**ACTIVITY**
In the entries that follow, the line with "De Papillon-hond riep" opens the range and the line with "kangaroo hugging teddy bear" closes it; repeat that range exactly, both lines included.

Short web captions:
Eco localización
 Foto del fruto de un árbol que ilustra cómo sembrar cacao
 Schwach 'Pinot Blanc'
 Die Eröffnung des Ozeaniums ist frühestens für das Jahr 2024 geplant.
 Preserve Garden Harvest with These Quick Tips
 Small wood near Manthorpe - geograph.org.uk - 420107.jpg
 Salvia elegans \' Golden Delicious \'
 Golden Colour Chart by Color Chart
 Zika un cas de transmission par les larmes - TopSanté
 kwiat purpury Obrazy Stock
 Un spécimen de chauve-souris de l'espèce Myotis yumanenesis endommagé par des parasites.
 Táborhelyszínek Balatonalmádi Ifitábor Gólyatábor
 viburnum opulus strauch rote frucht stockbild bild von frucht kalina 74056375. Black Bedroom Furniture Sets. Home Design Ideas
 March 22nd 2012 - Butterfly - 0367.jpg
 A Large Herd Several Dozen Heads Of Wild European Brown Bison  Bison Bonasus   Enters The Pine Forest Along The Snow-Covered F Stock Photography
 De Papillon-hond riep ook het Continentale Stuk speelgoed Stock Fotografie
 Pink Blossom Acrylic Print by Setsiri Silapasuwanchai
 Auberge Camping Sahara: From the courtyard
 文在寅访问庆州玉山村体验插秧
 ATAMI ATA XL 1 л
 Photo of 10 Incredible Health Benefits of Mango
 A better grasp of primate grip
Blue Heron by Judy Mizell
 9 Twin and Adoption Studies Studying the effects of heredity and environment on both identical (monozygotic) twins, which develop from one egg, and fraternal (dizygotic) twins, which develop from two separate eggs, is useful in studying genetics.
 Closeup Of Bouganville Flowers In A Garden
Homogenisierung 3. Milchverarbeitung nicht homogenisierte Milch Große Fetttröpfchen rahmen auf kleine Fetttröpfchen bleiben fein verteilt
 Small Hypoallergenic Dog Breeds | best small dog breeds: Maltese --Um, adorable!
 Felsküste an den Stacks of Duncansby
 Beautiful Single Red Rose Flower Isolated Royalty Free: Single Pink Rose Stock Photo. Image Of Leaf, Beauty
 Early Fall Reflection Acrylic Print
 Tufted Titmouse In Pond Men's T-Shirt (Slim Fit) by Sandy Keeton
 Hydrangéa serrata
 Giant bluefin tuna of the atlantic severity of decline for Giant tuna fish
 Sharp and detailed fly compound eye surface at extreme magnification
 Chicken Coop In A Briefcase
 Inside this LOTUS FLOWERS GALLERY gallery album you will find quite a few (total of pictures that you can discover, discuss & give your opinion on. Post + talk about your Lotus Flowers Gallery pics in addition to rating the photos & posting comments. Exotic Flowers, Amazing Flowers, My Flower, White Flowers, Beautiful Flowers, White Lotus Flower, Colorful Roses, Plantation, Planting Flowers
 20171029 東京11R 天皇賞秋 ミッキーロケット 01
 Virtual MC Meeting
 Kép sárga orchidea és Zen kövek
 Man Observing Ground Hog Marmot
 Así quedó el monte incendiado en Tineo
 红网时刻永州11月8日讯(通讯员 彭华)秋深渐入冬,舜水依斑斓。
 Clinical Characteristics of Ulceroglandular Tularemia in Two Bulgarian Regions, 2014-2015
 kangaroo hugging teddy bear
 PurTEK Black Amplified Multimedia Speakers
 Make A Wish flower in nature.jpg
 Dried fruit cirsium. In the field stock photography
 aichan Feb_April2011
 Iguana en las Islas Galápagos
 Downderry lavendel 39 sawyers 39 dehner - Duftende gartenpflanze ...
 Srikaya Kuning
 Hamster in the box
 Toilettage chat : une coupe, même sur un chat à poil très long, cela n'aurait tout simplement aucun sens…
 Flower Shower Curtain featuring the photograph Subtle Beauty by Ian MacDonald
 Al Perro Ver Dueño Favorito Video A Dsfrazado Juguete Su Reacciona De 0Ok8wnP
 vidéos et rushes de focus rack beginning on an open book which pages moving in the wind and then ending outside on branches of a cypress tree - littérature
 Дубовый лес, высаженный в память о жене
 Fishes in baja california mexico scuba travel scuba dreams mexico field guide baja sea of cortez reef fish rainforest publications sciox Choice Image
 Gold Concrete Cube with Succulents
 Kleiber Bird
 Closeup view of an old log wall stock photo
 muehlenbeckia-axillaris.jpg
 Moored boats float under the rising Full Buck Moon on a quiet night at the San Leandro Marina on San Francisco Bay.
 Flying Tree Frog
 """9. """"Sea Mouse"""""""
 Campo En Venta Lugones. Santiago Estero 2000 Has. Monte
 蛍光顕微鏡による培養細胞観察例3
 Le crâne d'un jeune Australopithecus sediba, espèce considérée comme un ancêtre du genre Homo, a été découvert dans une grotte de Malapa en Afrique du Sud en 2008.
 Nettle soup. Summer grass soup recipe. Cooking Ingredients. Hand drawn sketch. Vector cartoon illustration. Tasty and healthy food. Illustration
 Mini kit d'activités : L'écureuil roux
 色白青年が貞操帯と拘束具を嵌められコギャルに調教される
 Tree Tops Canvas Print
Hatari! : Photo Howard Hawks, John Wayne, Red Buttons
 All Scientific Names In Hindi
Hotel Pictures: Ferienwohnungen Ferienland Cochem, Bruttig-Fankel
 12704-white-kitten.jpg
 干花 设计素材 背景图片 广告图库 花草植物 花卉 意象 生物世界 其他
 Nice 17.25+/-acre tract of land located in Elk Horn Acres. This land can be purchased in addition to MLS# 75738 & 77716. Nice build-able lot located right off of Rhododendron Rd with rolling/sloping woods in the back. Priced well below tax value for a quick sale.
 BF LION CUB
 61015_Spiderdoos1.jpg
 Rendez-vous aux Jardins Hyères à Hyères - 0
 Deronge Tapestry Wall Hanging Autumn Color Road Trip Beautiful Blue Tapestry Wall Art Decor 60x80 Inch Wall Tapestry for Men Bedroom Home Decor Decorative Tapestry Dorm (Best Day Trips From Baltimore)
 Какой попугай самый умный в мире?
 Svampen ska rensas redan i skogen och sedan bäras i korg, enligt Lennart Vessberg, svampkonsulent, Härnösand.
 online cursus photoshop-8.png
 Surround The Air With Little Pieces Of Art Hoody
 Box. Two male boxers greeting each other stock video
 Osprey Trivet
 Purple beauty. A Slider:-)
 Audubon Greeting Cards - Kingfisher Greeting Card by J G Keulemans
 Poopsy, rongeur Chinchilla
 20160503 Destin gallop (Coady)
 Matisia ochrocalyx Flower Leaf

**EXERCISE OUTPUT**
 De Papillon-hond riep ook het Continentale Stuk speelgoed Stock Fotografie
 Pink Blossom Acrylic Print by Setsiri Silapasuwanchai
 Auberge Camping Sahara: From the courtyard
 文在寅访问庆州玉山村体验插秧
 ATAMI ATA XL 1 л
 Photo of 10 Incredible Health Benefits of Mango
 A better grasp of primate grip
Blue Heron by Judy Mizell
 9 Twin and Adoption Studies Studying the effects of heredity and environment on both identical (monozygotic) twins, which develop from one egg, and fraternal (dizygotic) twins, which develop from two separate eggs, is useful in studying genetics.
 Closeup Of Bouganville Flowers In A Garden
Homogenisierung 3. Milchverarbeitung nicht homogenisierte Milch Große Fetttröpfchen rahmen auf kleine Fetttröpfchen bleiben fein verteilt
 Small Hypoallergenic Dog Breeds | best small dog breeds: Maltese --Um, adorable!
 Felsküste an den Stacks of Duncansby
 Beautiful Single Red Rose Flower Isolated Royalty Free: Single Pink Rose Stock Photo. Image Of Leaf, Beauty
 Early Fall Reflection Acrylic Print
 Tufted Titmouse In Pond Men's T-Shirt (Slim Fit) by Sandy Keeton
 Hydrangéa serrata
 Giant bluefin tuna of the atlantic severity of decline for Giant tuna fish
 Sharp and detailed fly compound eye surface at extreme magnification
 Chicken Coop In A Briefcase
 Inside this LOTUS FLOWERS GALLERY gallery album you will find quite a few (total of pictures that you can discover, discuss & give your opinion on. Post + talk about your Lotus Flowers Gallery pics in addition to rating the photos & posting comments. Exotic Flowers, Amazing Flowers, My Flower, White Flowers, Beautiful Flowers, White Lotus Flower, Colorful Roses, Plantation, Planting Flowers
 20171029 東京11R 天皇賞秋 ミッキーロケット 01
 Virtual MC Meeting
 Kép sárga orchidea és Zen kövek
 Man Observing Ground Hog Marmot
 Así quedó el monte incendiado en Tineo
 红网时刻永州11月8日讯(通讯员 彭华)秋深渐入冬,舜水依斑斓。
 Clinical Characteristics of Ulceroglandular Tularemia in Two Bulgarian Regions, 2014-2015
 kangaroo hugging teddy bear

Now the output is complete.